Há justa causa para recebimento da denúncia pela suposta tentativa de golpe de Estado, abolição violenta do Estado Democrático de Direito e outros crimes.

sexta-feira, 28 de março de 2025

Atualizado às 12:19

Pela primeira vez, um ex-presidente da República e oficiais generais de quatro estrelas, foram denunciados, por supostamente, praticarem os seguintes crimes

  • golpe de Estado
  • tentativa de abolição violenta do Estado Democrático de Direito
  • associação criminosa armada
  • dano qualificado pela violência contra o patrimônio público
  • Deterioração do patrimônio tombado

Uma coisa: no processo penal democrático, antes do trânsito em julgado, o réu é considerado inocente. No Direito Romano: réus sacros res est (o réu é coisa sagrada).

Regimes autoritários e ditaduras gostam de relativizar presunção de inocência. Todos são culpados até provar o contrário. Há o triste Direito penal do inimigo. Ora, o processo penal é antítese do arbítrio.

A propósito, no Direito querem sempre fazer um vale-tudo distorcendo o sentido semântico de presunção de inocência e trânsito em julgado. Uma mesa é uma mesa e não cadeira já dizia Humberto Eco.

Além disso, temos a expressa recepção no artigo 8.2 da Convenção Americana de Direitos Humanos:

"Toda pessoa acusada de delito tem direito a que se presuma sua inocência enquanto não se comprove legalmente sua culpa."

Daí a lição magistral da Aury Lopes Jr, sobre o tema:

"O Brasil recepcionou, sim, a presunção de inocência e, como 'presunção, exige uma pré-ocupação nesse sentido durante o processo penal, um verdadeiro dever imposto ao julgador de preocupação com o imputado, uma preocupação de tratá-lo como inocente"

Justa causa para como condição da ação penal   

Ensina o festejado mestre de todos nós, Afrânio Silva Jardim1, que:

 "Julgamos que a justa causa funciona como uma verdadeira condição para o exercício da ação penal condenatória."  

Na verdade, levando em linha conta que a simples instauração do processo penal já atinge o status dignitatis do réu, o legislador exige do autor o preenchimento de mais esta condição para invocar legitimamente a tutela jurisdicional."

"Desta forma, torna-se necessário ao regular exercício da ação penal a demonstração. Prima facie, de que a acusação não é temerária ou leviana, por isso lastreada em um mínimo de provas'.

LISTAGEM:
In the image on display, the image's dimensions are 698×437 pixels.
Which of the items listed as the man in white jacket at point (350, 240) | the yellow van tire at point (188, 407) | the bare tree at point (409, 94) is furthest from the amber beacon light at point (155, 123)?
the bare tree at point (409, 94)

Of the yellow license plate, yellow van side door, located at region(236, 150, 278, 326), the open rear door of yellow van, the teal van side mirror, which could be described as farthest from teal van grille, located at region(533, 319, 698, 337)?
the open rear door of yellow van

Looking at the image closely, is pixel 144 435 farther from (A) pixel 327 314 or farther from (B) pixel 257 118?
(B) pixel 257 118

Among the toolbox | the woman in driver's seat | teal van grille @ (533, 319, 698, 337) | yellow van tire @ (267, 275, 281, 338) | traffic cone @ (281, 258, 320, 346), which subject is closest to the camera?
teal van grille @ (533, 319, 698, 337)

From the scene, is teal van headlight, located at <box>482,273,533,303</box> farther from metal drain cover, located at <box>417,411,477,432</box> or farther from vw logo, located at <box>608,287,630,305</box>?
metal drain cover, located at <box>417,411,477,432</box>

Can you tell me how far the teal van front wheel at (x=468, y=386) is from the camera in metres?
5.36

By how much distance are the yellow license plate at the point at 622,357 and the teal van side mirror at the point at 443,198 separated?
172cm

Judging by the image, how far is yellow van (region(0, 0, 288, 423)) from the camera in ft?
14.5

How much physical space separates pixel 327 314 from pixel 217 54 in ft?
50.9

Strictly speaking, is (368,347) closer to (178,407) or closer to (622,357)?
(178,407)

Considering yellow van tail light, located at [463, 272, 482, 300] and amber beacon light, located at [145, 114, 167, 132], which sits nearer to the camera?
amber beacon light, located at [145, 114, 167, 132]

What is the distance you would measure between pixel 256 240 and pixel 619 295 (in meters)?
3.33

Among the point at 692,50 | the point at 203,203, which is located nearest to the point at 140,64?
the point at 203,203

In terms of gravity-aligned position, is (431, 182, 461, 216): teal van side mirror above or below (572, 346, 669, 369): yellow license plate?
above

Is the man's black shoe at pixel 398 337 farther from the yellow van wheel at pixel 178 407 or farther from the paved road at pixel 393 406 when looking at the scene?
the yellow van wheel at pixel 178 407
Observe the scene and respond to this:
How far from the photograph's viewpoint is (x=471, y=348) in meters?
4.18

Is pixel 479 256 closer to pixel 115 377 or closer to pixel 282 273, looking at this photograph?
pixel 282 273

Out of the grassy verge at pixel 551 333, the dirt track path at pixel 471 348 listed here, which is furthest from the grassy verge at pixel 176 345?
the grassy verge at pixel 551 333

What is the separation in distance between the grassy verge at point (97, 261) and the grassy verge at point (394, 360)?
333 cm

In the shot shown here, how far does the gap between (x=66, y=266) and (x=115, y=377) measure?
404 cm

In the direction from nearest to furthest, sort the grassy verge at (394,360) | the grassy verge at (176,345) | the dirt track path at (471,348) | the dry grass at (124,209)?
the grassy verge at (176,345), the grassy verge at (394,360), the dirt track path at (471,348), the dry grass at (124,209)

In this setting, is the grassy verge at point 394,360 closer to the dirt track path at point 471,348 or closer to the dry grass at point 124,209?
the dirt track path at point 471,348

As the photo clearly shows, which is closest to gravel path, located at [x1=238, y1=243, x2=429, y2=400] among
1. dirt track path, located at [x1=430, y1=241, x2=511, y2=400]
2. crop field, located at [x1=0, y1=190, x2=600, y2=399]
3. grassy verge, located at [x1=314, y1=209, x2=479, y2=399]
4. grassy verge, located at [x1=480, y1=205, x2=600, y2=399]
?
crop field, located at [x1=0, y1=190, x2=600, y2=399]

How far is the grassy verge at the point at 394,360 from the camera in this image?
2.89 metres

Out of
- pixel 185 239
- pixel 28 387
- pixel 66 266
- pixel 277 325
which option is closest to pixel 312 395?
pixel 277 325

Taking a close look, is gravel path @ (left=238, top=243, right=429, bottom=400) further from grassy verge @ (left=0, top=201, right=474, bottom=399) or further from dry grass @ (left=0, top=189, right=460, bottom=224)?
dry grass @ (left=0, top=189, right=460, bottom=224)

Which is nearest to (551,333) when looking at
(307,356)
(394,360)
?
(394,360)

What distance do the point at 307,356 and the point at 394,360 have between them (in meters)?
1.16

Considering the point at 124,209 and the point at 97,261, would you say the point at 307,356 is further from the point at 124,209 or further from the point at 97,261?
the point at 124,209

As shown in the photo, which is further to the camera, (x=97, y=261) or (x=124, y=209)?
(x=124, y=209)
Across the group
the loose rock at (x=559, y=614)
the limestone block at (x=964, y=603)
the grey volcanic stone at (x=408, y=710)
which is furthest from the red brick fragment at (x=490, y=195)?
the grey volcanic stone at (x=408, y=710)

TAREFAS A FAZER:
1. Reproduza o trecho do texto sobre a denúncia por golpe de Estado desde "Na verdade, levando" até "mínimo de provas'.", inclusive.
2. Resuma em duas frases o texto sobre a denúncia por tentativa de golpe de Estado.

RESPOSTAS DO EXERCÍCIO:
1.
Na verdade, levando em linha conta que a simples instauração do processo penal já atinge o status dignitatis do réu, o legislador exige do autor o preenchimento de mais esta condição para invocar legitimamente a tutela jurisdicional."

"Desta forma, torna-se necessário ao regular exercício da ação penal a demonstração. Prima facie, de que a acusação não é temerária ou leviana, por isso lastreada em um mínimo de provas'.

2. Pela primeira vez, um ex-presidente da República e oficiais generais de quatro estrelas foram denunciados por supostos crimes como golpe de Estado, tentativa de abolição violenta do Estado Democrático de Direito e associação criminosa armada. No processo penal democrático, o réu é considerado inocente antes do trânsito em julgado, princípio previsto no artigo 8.2 da Convenção Americana de Direitos Humanos, e a justa causa funciona como condição para a ação penal, exigindo que a acusação se apoie em um mínimo de provas.